Rewrite the stretch of material from the line containing "Starting from nearest" through the line containing "Answer: the single-family", putting "order" in place of "arrange" and leaving everything else unchanged.

Entries on spatial positioning
━━━━

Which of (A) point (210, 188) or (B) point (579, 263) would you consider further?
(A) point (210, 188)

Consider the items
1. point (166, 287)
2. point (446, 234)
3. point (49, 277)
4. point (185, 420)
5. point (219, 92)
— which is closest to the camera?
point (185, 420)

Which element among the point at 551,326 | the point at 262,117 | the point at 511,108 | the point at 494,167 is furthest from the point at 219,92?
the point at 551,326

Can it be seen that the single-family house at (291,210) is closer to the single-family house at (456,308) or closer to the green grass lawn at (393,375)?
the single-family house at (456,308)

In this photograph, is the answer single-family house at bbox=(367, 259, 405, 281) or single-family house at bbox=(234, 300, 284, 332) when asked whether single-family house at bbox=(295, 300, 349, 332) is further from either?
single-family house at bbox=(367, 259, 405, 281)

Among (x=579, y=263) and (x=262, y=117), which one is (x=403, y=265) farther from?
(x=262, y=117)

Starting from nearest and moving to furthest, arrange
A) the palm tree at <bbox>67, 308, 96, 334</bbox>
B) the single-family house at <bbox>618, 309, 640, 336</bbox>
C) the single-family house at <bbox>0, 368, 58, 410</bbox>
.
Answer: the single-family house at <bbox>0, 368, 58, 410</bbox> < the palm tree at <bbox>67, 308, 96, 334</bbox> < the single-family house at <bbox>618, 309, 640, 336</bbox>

━━━━

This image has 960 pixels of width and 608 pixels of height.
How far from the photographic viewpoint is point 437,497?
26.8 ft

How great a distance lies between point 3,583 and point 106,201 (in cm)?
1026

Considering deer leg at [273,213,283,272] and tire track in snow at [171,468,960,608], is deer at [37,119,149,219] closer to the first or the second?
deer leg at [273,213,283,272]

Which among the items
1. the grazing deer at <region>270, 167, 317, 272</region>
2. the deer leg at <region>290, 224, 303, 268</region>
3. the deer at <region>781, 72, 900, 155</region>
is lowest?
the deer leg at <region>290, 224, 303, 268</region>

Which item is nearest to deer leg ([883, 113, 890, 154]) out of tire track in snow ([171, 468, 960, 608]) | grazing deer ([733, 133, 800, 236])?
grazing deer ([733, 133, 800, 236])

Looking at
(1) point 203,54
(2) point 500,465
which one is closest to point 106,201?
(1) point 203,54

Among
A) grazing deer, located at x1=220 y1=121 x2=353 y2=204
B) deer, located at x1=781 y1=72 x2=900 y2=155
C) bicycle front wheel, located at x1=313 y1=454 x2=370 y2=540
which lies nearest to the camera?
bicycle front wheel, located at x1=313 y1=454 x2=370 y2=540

━━━━

▶ **Solution to the problem**
Starting from nearest and moving to furthest, order
A) the palm tree at <bbox>67, 308, 96, 334</bbox>
B) the single-family house at <bbox>618, 309, 640, 336</bbox>
C) the single-family house at <bbox>0, 368, 58, 410</bbox>
.
Answer: the single-family house at <bbox>0, 368, 58, 410</bbox> < the palm tree at <bbox>67, 308, 96, 334</bbox> < the single-family house at <bbox>618, 309, 640, 336</bbox>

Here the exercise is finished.